AlphaFold 3 – Translator of Protein Dialogues
Let's start with a living legend. The breakthrough of AlphaFold 2 several years ago, which solved the half-century-old protein folding problem, was a classic example of an AI-Lab Assistant at work. It took an amino acid sequence and predicted a static 3D structure with incredible accuracy. It was brilliant, but it was just a snapshot of the tool.
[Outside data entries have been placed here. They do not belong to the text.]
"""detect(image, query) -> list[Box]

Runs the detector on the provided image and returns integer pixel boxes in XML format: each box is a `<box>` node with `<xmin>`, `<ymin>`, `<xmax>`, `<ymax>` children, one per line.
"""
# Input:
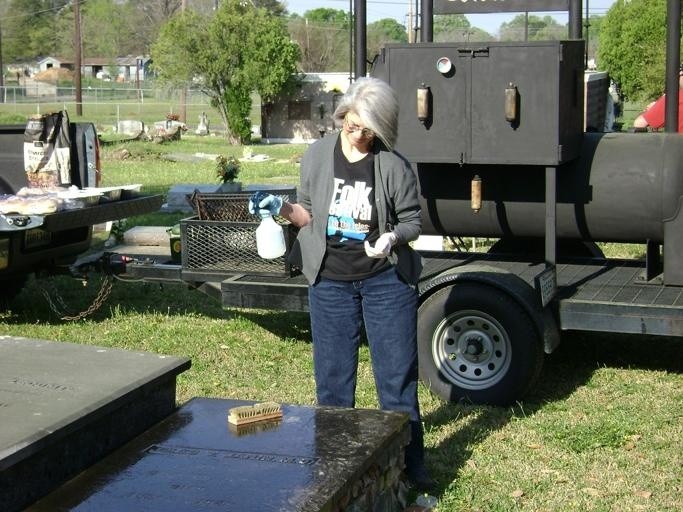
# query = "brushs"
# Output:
<box><xmin>227</xmin><ymin>401</ymin><xmax>285</xmax><ymax>427</ymax></box>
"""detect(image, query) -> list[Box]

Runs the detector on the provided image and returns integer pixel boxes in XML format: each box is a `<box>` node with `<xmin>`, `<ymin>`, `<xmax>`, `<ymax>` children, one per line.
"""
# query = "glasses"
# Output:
<box><xmin>345</xmin><ymin>114</ymin><xmax>375</xmax><ymax>139</ymax></box>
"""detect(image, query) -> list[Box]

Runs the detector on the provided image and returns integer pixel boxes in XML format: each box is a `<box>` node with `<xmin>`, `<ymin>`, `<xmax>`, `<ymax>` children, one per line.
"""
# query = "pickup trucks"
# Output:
<box><xmin>0</xmin><ymin>119</ymin><xmax>166</xmax><ymax>316</ymax></box>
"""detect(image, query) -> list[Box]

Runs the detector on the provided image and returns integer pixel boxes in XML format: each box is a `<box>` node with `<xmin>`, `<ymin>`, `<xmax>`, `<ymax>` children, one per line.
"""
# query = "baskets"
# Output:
<box><xmin>178</xmin><ymin>188</ymin><xmax>300</xmax><ymax>278</ymax></box>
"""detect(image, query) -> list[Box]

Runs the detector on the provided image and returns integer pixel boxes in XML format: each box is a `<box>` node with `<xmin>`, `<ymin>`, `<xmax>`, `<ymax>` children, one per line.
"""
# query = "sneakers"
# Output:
<box><xmin>410</xmin><ymin>462</ymin><xmax>434</xmax><ymax>489</ymax></box>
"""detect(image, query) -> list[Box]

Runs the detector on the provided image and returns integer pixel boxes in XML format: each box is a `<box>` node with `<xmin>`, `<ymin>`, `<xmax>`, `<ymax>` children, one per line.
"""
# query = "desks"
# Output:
<box><xmin>0</xmin><ymin>190</ymin><xmax>167</xmax><ymax>310</ymax></box>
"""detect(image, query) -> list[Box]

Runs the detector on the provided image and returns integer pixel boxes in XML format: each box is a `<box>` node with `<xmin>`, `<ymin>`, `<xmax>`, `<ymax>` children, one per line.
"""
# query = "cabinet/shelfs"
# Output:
<box><xmin>383</xmin><ymin>41</ymin><xmax>585</xmax><ymax>171</ymax></box>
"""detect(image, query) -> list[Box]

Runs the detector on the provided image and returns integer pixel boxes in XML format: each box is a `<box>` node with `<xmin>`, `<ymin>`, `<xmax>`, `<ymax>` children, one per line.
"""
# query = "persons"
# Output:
<box><xmin>248</xmin><ymin>77</ymin><xmax>435</xmax><ymax>487</ymax></box>
<box><xmin>633</xmin><ymin>65</ymin><xmax>683</xmax><ymax>133</ymax></box>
What if we need to understand how this tool works in conjunction with others?
This is where AlphaFold 3 comes into play, and it's no longer just a lab assistant, but a full-fledged AI-Expert. Its key superpower is "Speaking the language of nature," but now it has mastered not just the alphabet, but the grammar and syntax of protein interactions. The breakthrough of AlphaFold 3 is not in predicting the protein shape even more accurately, but in predicting its "social behavior": which other molecules—DNA, RNA, small molecule ligands (the basis of future drugs)—it will bind to and exactly how. This is the Holy Grail for drug development. It's a shift from a static 3D photograph to a "dance hall" simulator, where AI predicts who will invite whom to dance and how. And it does so with astonishing accuracy: compared to existing methods, the accuracy gain for interactions with other molecules is at least 50%.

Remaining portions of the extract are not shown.